This skill implements CellFateGenie: an end-to-end workflow to discover pseudotime-associated and lineage-driving genes using adaptive threshold ridge regression and manifold density scoring. It combines Adaptive Threshold Regression (ATR) for compact gene selection with Mellon-based low-density detection to prioritize fate-driving genes along trajectories. Use it after you have computed pseudotime for single-cell or bulk trajectory analyses.

How this skill works

First, a ridge regression model is fit to predict pseudotime from gene expression, producing gene coefficients and baseline fit metrics. ATR then iteratively removes low-coefficient genes while monitoring R² to find the smallest gene set that preserves fit.
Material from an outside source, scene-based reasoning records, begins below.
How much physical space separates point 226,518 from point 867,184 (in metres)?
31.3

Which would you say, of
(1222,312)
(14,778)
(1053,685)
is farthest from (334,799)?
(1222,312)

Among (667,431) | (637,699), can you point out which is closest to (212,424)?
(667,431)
Optionally, Mellon density estimation on a diffusion manifold detects low-density transition regions, and a lineage_score routine computes lineage-specific expression variability to flag fate-driving genes.

When to use it

  • You have pseudotime values computed (Palantir, VIA, DPT, etc.) and want genes correlated with progression.
  • You need a compact set of genes that explains pseudotime with minimal loss of model fit.
  • You want to find genes specifically driving a particular lineage or branch of a trajectory.
  • Your dataset is single-cell or bulk RNA-seq where log-normalized expression is available.
  • You plan to combine trajectory results with downstream visualization or gene-set analysis.

Best practices

  • Ensure pseudotime exists in adata.obs and contains no NaNs before initializing Fate.
  • Run HVG selection and PCA (X_pca in adata.obsm) beforehand for more stable results.
  • Install mellon (pip install mellon) before running low_density(); otherwise skip density steps.
  • Tune ATR 'flux' and 'stop' to balance feature parsimony and R² preservation (lower flux keeps more genes).
  • Use data augmentation when pseudotime estimates are noisy (jitter or expression noise options).
  • If GPU memory is limited, force CPU or accept automatic fallback to sklearn Ridge.

Example use cases

  • Identify top pseudotime-associated genes driving erythroid differentiation from Palantir outputs.
  • Filter a genome-wide model to a parsimonious gene set that maintains high R² with ATR.
  • Locate low-density transition regions to time branch commitment events using Mellon.
  • Score and rank genes that vary specifically in a user-defined lineage (cluster list).
  • Apply the same pipeline to scATAC peak counts via atac_init and get_related_peak.

FAQ

What happens if mellon is not installed?

low_density() will fail; ATR and model fitting still work. Install mellon with pip install mellon to enable density-based steps.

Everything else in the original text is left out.